• Data provided
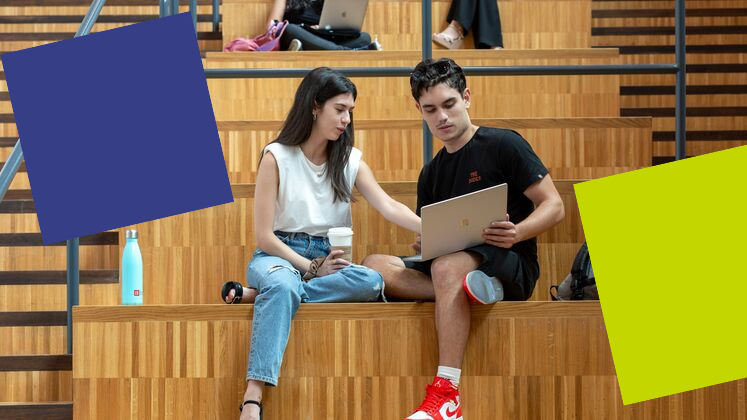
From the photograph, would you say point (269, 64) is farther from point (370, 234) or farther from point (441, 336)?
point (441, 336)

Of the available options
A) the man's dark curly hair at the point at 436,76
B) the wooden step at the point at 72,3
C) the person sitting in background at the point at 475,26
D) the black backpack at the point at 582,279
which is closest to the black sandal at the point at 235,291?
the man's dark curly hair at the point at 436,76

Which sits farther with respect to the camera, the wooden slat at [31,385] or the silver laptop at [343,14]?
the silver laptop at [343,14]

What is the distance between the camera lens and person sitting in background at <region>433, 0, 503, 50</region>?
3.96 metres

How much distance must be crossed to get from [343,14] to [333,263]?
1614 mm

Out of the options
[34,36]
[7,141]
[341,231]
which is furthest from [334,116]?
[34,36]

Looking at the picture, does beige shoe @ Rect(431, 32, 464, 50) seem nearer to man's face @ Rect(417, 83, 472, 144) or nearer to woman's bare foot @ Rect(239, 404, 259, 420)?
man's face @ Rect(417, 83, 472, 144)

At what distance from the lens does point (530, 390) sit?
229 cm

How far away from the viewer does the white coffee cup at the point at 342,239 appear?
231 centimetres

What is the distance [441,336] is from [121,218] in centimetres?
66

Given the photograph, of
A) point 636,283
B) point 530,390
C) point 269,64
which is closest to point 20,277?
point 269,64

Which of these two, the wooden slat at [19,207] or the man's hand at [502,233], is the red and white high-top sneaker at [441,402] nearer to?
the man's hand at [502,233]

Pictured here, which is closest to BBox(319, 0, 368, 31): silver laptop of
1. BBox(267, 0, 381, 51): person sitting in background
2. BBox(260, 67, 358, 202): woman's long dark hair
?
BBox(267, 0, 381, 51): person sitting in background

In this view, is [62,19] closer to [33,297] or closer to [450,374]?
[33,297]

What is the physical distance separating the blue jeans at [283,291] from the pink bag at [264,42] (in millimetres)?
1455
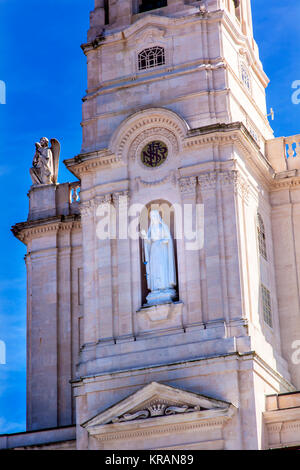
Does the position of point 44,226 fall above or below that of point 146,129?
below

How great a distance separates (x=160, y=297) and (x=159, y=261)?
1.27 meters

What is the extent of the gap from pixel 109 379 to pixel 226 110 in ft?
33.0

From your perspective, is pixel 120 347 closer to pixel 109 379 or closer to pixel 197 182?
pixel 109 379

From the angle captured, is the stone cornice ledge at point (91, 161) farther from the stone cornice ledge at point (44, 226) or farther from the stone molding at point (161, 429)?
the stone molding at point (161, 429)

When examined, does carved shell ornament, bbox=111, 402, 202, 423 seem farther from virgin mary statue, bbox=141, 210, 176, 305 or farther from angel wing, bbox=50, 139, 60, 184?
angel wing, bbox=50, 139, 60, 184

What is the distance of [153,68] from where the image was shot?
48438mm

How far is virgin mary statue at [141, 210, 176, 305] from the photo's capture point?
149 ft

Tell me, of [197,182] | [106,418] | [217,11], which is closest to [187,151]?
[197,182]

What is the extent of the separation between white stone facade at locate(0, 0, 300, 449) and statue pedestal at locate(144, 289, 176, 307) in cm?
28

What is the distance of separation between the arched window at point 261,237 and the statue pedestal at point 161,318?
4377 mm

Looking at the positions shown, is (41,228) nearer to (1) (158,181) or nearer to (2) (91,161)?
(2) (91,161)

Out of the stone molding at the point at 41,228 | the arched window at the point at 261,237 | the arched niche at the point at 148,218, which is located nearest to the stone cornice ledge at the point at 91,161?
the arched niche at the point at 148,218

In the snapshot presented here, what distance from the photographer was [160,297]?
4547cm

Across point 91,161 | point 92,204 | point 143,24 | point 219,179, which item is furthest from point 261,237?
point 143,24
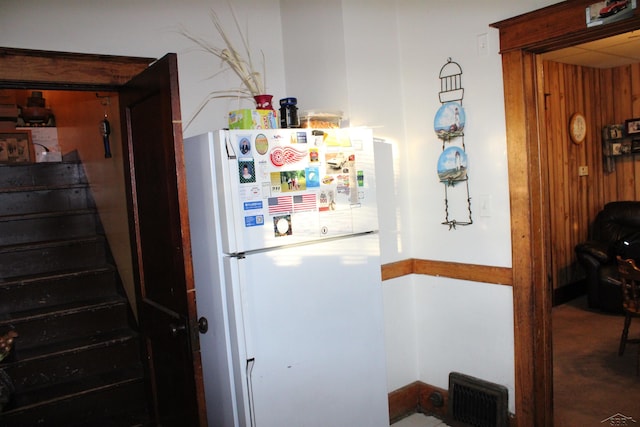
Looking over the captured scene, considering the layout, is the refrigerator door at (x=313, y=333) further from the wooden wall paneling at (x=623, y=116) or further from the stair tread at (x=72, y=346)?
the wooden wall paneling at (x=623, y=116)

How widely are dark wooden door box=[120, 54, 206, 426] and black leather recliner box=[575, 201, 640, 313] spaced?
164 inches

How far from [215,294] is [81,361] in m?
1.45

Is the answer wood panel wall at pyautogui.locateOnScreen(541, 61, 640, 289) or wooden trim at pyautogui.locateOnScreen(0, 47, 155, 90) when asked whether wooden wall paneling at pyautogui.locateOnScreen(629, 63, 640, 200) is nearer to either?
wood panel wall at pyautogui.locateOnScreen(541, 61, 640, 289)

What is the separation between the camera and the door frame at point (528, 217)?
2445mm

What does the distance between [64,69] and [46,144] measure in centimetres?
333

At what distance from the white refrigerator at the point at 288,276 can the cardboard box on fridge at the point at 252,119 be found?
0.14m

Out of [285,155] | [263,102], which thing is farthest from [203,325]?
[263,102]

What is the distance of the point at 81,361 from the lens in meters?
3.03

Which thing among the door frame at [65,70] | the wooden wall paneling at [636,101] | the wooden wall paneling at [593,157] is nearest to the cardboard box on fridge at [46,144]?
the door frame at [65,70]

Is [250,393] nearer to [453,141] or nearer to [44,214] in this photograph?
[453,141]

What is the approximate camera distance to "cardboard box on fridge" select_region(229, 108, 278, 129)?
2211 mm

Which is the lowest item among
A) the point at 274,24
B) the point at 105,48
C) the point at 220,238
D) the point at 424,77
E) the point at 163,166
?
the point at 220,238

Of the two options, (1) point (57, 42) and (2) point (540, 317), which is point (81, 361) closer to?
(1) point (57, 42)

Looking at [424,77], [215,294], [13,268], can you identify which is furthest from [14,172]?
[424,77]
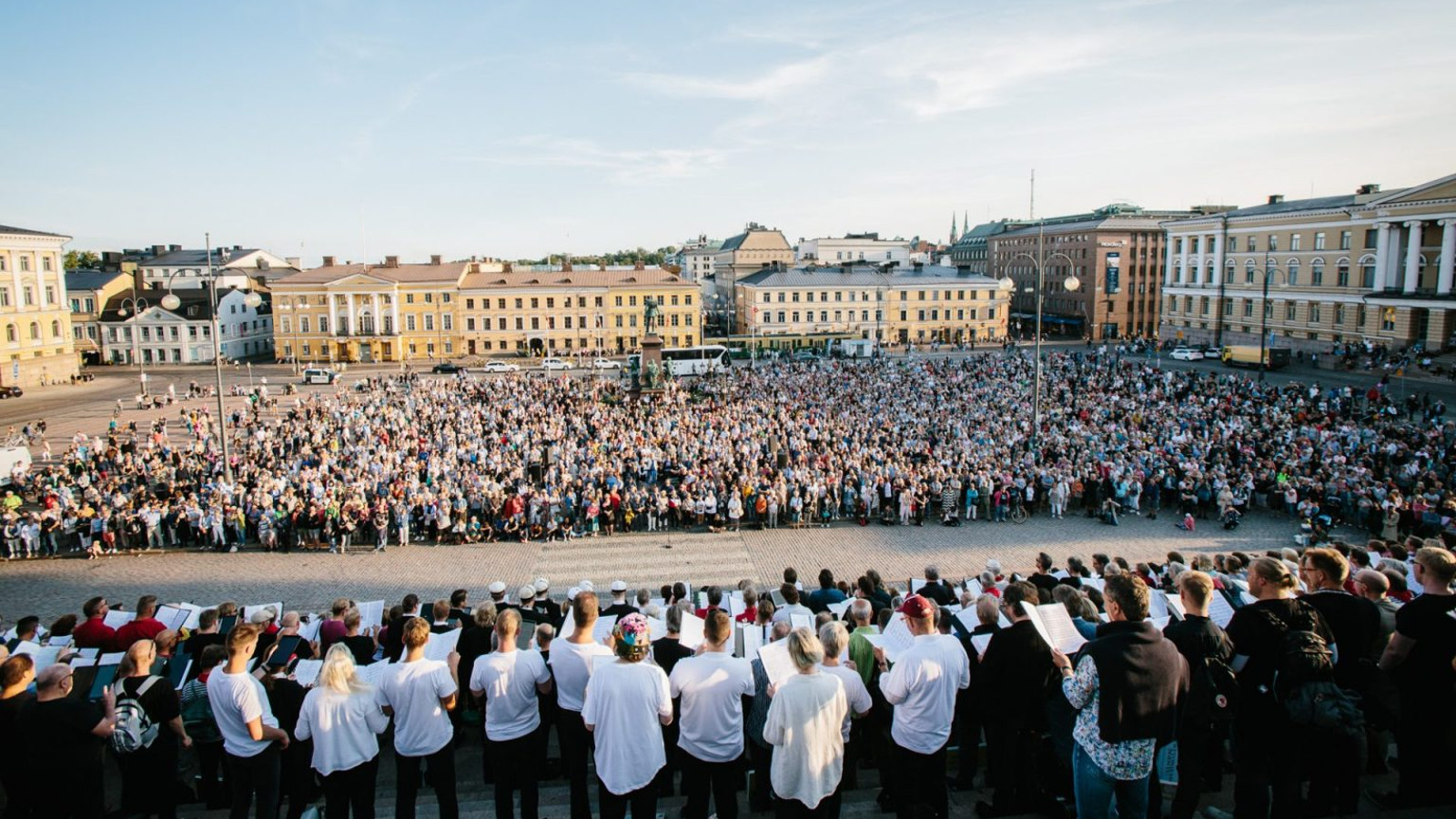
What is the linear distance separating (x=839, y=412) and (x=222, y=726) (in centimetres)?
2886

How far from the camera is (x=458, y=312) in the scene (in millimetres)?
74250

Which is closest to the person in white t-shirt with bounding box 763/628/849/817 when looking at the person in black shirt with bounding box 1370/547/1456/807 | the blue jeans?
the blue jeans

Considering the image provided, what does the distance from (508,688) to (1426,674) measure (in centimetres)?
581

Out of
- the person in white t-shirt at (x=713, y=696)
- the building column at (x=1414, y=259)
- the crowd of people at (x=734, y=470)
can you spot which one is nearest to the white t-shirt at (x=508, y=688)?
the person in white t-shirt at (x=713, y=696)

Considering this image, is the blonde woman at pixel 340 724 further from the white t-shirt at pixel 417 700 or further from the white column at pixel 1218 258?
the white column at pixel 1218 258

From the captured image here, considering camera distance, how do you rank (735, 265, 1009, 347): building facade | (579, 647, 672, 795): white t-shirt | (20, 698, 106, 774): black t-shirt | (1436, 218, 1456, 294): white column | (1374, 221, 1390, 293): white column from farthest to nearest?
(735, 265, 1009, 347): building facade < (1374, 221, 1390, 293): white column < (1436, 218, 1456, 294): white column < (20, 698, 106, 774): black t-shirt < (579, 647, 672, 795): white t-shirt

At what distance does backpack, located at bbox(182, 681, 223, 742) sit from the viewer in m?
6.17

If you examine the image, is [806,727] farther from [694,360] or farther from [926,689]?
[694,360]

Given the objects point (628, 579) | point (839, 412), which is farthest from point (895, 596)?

• Exercise requirements
Leave out all pictures, then copy the remaining material exactly.

• Finished exercise
From the photograph, would you say point (269, 64) is farther from point (370, 234) or farther from point (441, 336)?
point (441, 336)

Of the available options
A) the man's dark curly hair at the point at 436,76
B) the wooden step at the point at 72,3
C) the person sitting in background at the point at 475,26
D) the black backpack at the point at 582,279
which is closest to the black sandal at the point at 235,291?
the man's dark curly hair at the point at 436,76

Which sits farther with respect to the camera, the wooden slat at [31,385] or the silver laptop at [343,14]?
the silver laptop at [343,14]

What is the distance between the camera lens and person sitting in background at <region>433, 0, 503, 50</region>?
3.96 metres

How much distance must be crossed to get from [343,14] to [333,263]?
1614 mm

Out of the options
[34,36]
[7,141]
[341,231]
which is furthest from [334,116]?
[34,36]

Looking at the picture, does beige shoe @ Rect(431, 32, 464, 50) seem nearer to man's face @ Rect(417, 83, 472, 144) or nearer to woman's bare foot @ Rect(239, 404, 259, 420)?
man's face @ Rect(417, 83, 472, 144)

At what distance from the lens does point (530, 390) sit?
229 cm

How far away from the viewer does the white coffee cup at the point at 342,239 appear?
231 centimetres

What is the distance [441,336] is from [121,218] in centimetres?
66

Given the photograph, of
A) point 636,283
B) point 530,390
C) point 269,64
which is closest to point 20,277?
point 269,64

Which of these two, the wooden slat at [19,207] or the man's hand at [502,233], is the red and white high-top sneaker at [441,402] nearer to?
the man's hand at [502,233]

Pictured here, which is closest to BBox(319, 0, 368, 31): silver laptop of
1. BBox(267, 0, 381, 51): person sitting in background
2. BBox(260, 67, 358, 202): woman's long dark hair
?
BBox(267, 0, 381, 51): person sitting in background

In this view, is [62,19] closer to [33,297] or closer to [450,374]?
[33,297]

What is the physical distance separating the blue jeans at [283,291] from the pink bag at [264,42] (in millimetres)?
1455
Does the position of point 44,226 fall above or below that of point 146,129?
below

How great a distance separates (x=160, y=297) and (x=159, y=261)?
1.27 meters

What is the extent of the gap from pixel 109 379 to pixel 226 110 in ft?
33.0

From your perspective, is pixel 120 347 closer to pixel 109 379 or closer to pixel 197 182?
pixel 109 379

From the angle captured, is the stone cornice ledge at point (91, 161) farther from the stone cornice ledge at point (44, 226) or farther from the stone molding at point (161, 429)?
the stone molding at point (161, 429)

When examined, does carved shell ornament, bbox=111, 402, 202, 423 seem farther from virgin mary statue, bbox=141, 210, 176, 305 or farther from angel wing, bbox=50, 139, 60, 184?
angel wing, bbox=50, 139, 60, 184

What is the distance of [153,68] from where the image was shot?
48438mm

How far is virgin mary statue at [141, 210, 176, 305] from the photo's capture point?
149 ft

Tell me, of [197,182] | [106,418] | [217,11], which is closest to [187,151]?
[197,182]

What is the extent of the separation between white stone facade at locate(0, 0, 300, 449) and statue pedestal at locate(144, 289, 176, 307) in cm?
28

What is the distance of separation between the arched window at point 261,237 and the statue pedestal at point 161,318?
4377 mm

Looking at the positions shown, is (41,228) nearer to (1) (158,181) or nearer to (2) (91,161)?
(2) (91,161)

Out of the stone molding at the point at 41,228 | the arched window at the point at 261,237 | the arched niche at the point at 148,218, which is located nearest to the stone cornice ledge at the point at 91,161?
the arched niche at the point at 148,218

In the snapshot presented here, what distance from the photographer was [160,297]?
4547cm

Across point 91,161 | point 92,204 | point 143,24 | point 219,179, which item is furthest from point 261,237?
point 143,24
Looking over the captured scene, considering the layout, is the refrigerator door at (x=313, y=333) further from the wooden wall paneling at (x=623, y=116) or further from the stair tread at (x=72, y=346)?
the wooden wall paneling at (x=623, y=116)

How widely are dark wooden door box=[120, 54, 206, 426] and black leather recliner box=[575, 201, 640, 313] spaced?
164 inches

How far from [215,294] is [81,361] in m?
1.45

Is the answer wood panel wall at pyautogui.locateOnScreen(541, 61, 640, 289) or wooden trim at pyautogui.locateOnScreen(0, 47, 155, 90) when asked whether wooden wall paneling at pyautogui.locateOnScreen(629, 63, 640, 200) is nearer to either?
wood panel wall at pyautogui.locateOnScreen(541, 61, 640, 289)

What is the separation between the camera and the door frame at point (528, 217)?
2445mm

What does the distance between [64,69] and [46,144] measure in centimetres?
333

At what distance from the white refrigerator at the point at 288,276 can the cardboard box on fridge at the point at 252,119 be found?
0.14m

Out of [285,155] | [263,102], which thing is farthest from [203,325]?
[263,102]

What is the distance of the point at 81,361 from the lens in meters?
3.03

Which thing among the door frame at [65,70] | the wooden wall paneling at [636,101] | the wooden wall paneling at [593,157] is nearest to the cardboard box on fridge at [46,144]?
the door frame at [65,70]

Is [250,393] nearer to [453,141] or nearer to [44,214] in this photograph?
[453,141]

What is the approximate camera distance to "cardboard box on fridge" select_region(229, 108, 278, 129)?
2211 mm

Which is the lowest item among
A) the point at 274,24
B) the point at 105,48
C) the point at 220,238
D) the point at 424,77
E) the point at 163,166
?
the point at 220,238

Of the two options, (1) point (57, 42) and (2) point (540, 317), which is point (81, 361) closer to?
(1) point (57, 42)

Looking at [424,77], [215,294], [13,268], can you identify which is furthest from [14,172]?
[424,77]
What is the linear distance separating (x=839, y=412) and (x=222, y=726) (in centimetres)?
2886

How far from the camera is (x=458, y=312) in the scene (in millimetres)?
74250

Which is closest to the person in white t-shirt with bounding box 763/628/849/817 when looking at the person in black shirt with bounding box 1370/547/1456/807 | the blue jeans?
the blue jeans

Considering the image provided, what does the distance from (508,688) to (1426,674) measure (in centimetres)?
581

Out of
- the person in white t-shirt at (x=713, y=696)
- the building column at (x=1414, y=259)
- the crowd of people at (x=734, y=470)
can you spot which one is nearest to the white t-shirt at (x=508, y=688)?
the person in white t-shirt at (x=713, y=696)

Considering this image, is the blonde woman at pixel 340 724 further from the white t-shirt at pixel 417 700 or further from the white column at pixel 1218 258?
the white column at pixel 1218 258

From the captured image here, considering camera distance, how do you rank (735, 265, 1009, 347): building facade | (579, 647, 672, 795): white t-shirt | (20, 698, 106, 774): black t-shirt | (1436, 218, 1456, 294): white column | (1374, 221, 1390, 293): white column from farthest to nearest?
(735, 265, 1009, 347): building facade < (1374, 221, 1390, 293): white column < (1436, 218, 1456, 294): white column < (20, 698, 106, 774): black t-shirt < (579, 647, 672, 795): white t-shirt

At what distance does backpack, located at bbox(182, 681, 223, 742) sit from the viewer in m?
6.17

If you examine the image, is [806,727] farther from [694,360] or farther from [926,689]?
[694,360]

Given the objects point (628, 579) | point (839, 412), which is farthest from point (895, 596)?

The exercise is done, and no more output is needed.